* Aufgabe 1 *
Schreiben Sie aus dem Text zur Verkehrspolitik den Abschnitt wortgetreu ab, der bei „Der Aus­bau un­se­res“ beginnt und bei „in alle Ver­kehrs­trä­ger.“ endet.
* Aufgabe 2 *
Wie viel gibt der Bund laut dem Text zur Verkehrspolitik jährlich für den Verkehr aus?

* Seitentext *
Zeit für etwas Ehr­lich­keit in der Ver­kehrs­po­li­tik

Der Aus­bau un­se­res Na­tio­nal­stras­sen­net­zes ist un­ver­zicht­bar. Denn längst ist klar: Für eine wirk­lich nach­hal­ti­ge Mo­bi­li­tät und für un­se­re Wirt­schaft brau­chen wir wei­ter­hin In­ves­ti­tio­nen in alle Ver­kehrs­trä­ger.

Die Covid-Pan­de­mie war nicht nur eine Ge­sund­heits­kri­se, son­dern auch eine «Lo­gis­tik-Krise». Ho­me­of­fice und Grenz­schlies­sun­gen haben die ge­wohn­te Mo­bi­li­tät von Gü­tern und Per­so­nen kom­plett auf den Kopf ge­stellt. Auch zeig­te sich: Alle Ver­kehrs­trä­ger sind sys­tem­re­le­vant. Die Stras­se hat bei­spiels­wei­se bei der Impf­stoff­lo­gis­tik enorm un­ter­schätz­te Leis­tun­gen er­bracht. Die zeit­kri­ti­sche Her­stel­lung, La­ge­rung, Fein­ver­tei­lung von Mil­lio­nen tief­ge­kühl­ten und hy­gie­ne­kri­ti­schen Impf­do­sen war alles an­de­re als ein lo­gis­ti­sches Kin­der­spiel. Ohne ver­läss­li­ches Stras­sen­netz und fle­xi­ble Trans­port­un­ter­neh­men wäre dies nicht zu be­wäl­ti­gen ge­we­sen.

«Der Bund geht davon aus, dass der Gü­ter­ver­kehr bis 2050 noch­mals um 31 Pro­zent zu­nimmt.»

Wenn es um die In­fra­struk­tur­qua­li­tät geht, ge­hört die Schweiz ge­ne­rell zur Welt­spit­ze. Diese Qua­li­tät kos­tet: Im Ver­hält­nis zu sei­ner Grös­se in­ves­tiert kaum ein an­de­res OECD-Land jähr­lich so viel in den Ver­kehr wie die Schweiz. Der Bund gibt jähr­lich etwa elf Mil­li­ar­den Fran­ken für den Ver­kehr aus, davon rund zwei Drit­tel für die Schie­ne und ein Drit­tel für die Stras­se. Hinzu kom­men Mil­li­ar­den-Aus­ga­ben der Kan­to­ne und Ge­mein­den. Der vom Par­la­ment im Sep­tem­ber be­schlos­se­ne «Aus­bau­schritt 2023» ist da nur ein klei­nes, aber wich­ti­ges Puz­zle­teil: Er soll hel­fen, die Na­tio­nal­stras­sen bis 2030 an den neur­al­gi­schen Punk­ten zu ent­las­ten – in und um die Ag­glo­me­ra­tio­nen. Po­pu­lis­ti­sche Krei­se dro­hen nun mit dem Re­fe­ren­dum. Dabei ist der Aus­bau nicht bloss «nice to have», son­dern schlicht not­wen­dig – vor allem damit der Ver­kehr in den Städ­ten wei­ter be­ru­higt wer­den kann. Auch die Ver- und Ent­sor­gung kann so si­cher­ge­stellt wer­den, eine zen­tra­le Vor­aus­set­zung, damit die ur­ba­nen Zen­tren at­trak­ti­ve Ar­beits- und Wohn­or­te blei­ben.

* Angaben *
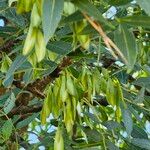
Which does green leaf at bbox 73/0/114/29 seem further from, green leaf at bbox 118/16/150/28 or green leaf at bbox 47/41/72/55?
green leaf at bbox 47/41/72/55

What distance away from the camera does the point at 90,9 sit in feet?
1.66

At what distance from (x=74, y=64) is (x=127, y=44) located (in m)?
0.36

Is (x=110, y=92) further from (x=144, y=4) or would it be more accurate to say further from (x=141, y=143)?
(x=144, y=4)

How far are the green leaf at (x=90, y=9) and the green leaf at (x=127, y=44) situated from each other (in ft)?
0.12

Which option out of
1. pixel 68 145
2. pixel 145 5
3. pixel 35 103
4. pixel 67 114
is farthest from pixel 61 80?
pixel 35 103

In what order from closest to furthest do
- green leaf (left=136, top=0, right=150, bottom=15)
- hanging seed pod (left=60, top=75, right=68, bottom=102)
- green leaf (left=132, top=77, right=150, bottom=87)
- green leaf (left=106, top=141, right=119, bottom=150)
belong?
1. green leaf (left=136, top=0, right=150, bottom=15)
2. hanging seed pod (left=60, top=75, right=68, bottom=102)
3. green leaf (left=106, top=141, right=119, bottom=150)
4. green leaf (left=132, top=77, right=150, bottom=87)

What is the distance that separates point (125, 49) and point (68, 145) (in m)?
0.37

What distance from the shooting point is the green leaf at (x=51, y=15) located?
1.66ft

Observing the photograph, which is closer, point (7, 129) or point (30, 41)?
point (30, 41)

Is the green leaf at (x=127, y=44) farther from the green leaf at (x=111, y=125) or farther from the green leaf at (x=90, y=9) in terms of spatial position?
the green leaf at (x=111, y=125)

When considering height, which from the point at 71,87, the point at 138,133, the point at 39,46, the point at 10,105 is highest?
the point at 39,46

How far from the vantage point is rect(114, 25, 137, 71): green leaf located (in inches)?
21.3

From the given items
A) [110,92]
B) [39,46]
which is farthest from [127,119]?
[39,46]

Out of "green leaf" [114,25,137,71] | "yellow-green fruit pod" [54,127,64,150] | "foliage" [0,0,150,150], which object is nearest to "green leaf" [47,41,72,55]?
"foliage" [0,0,150,150]
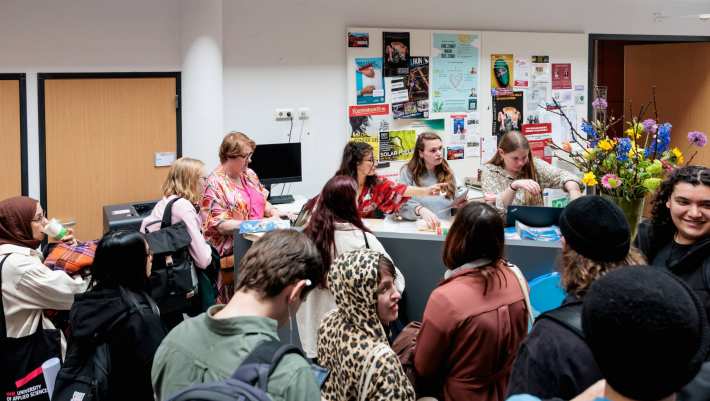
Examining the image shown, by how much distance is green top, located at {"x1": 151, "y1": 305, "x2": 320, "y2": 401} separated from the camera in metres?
1.40

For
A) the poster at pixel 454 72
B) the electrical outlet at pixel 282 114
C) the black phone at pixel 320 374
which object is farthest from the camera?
the poster at pixel 454 72

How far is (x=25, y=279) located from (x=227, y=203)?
4.53ft

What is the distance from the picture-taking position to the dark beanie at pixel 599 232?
1755mm

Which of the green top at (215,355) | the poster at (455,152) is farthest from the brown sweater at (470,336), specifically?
the poster at (455,152)

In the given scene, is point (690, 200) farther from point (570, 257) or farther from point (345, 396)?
point (345, 396)

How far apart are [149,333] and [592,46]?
590 cm

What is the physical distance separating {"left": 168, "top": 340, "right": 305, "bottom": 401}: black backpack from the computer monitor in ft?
13.6

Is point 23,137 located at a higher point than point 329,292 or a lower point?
higher

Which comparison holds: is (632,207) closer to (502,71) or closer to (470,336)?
(470,336)

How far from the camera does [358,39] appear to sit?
5988mm

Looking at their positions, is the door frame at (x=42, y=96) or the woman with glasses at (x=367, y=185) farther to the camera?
the door frame at (x=42, y=96)

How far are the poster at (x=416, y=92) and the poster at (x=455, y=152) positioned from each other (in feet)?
1.30

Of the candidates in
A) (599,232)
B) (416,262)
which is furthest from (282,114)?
(599,232)

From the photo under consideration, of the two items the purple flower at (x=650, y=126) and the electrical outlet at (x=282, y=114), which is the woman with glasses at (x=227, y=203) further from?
the purple flower at (x=650, y=126)
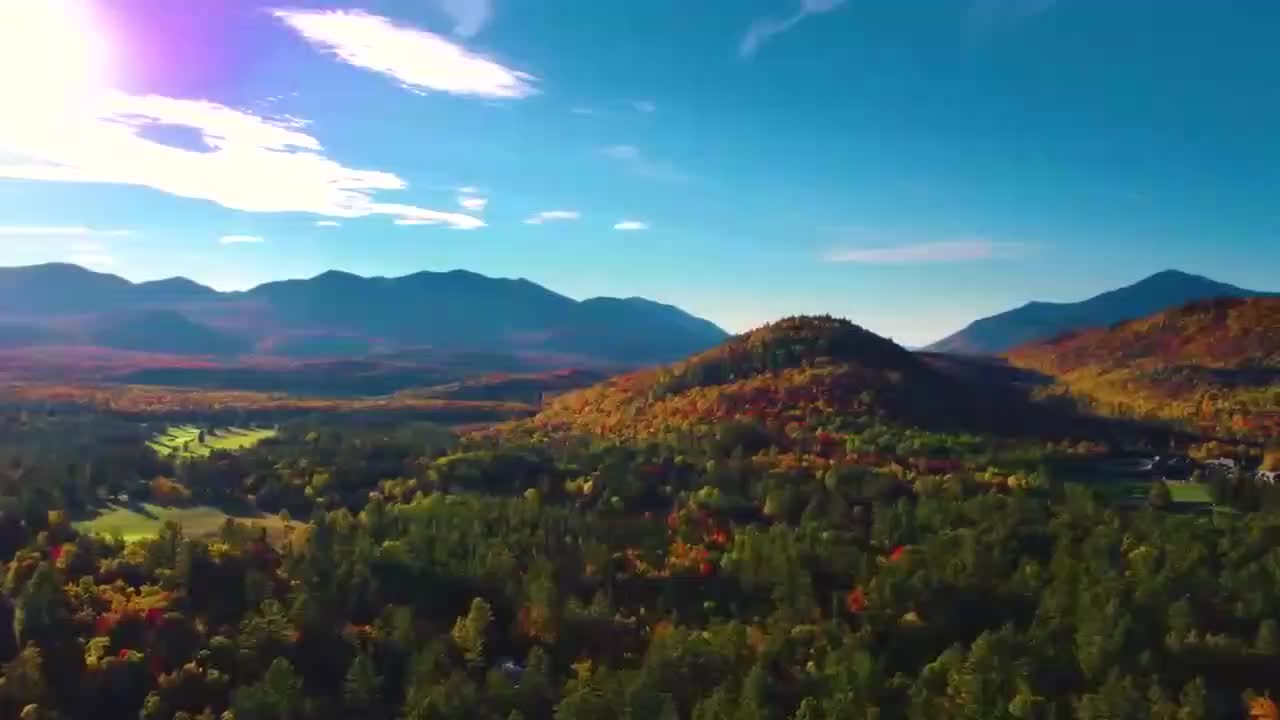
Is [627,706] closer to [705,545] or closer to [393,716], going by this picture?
[393,716]

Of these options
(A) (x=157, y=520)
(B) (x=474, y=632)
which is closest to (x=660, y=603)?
(B) (x=474, y=632)

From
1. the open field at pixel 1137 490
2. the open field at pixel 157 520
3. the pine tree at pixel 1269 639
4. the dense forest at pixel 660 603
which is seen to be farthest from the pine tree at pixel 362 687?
the open field at pixel 1137 490

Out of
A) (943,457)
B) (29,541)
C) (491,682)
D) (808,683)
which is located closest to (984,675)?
(808,683)

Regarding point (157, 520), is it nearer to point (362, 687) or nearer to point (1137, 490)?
point (362, 687)

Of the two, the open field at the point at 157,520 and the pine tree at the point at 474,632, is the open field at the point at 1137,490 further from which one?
the open field at the point at 157,520

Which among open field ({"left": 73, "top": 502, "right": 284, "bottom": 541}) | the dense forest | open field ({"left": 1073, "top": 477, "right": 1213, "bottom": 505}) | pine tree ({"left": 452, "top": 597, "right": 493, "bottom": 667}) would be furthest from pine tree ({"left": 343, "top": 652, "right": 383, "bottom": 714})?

* Lösung 1 *
Der Aus­bau un­se­res Na­tio­nal­stras­sen­net­zes ist un­ver­zicht­bar. Denn längst ist klar: Für eine wirk­lich nach­hal­ti­ge Mo­bi­li­tät und für un­se­re Wirt­schaft brau­chen wir wei­ter­hin In­ves­ti­tio­nen in alle Ver­kehrs­trä­ger.

* Lösung 2 *
Etwa elf Milliarden Franken.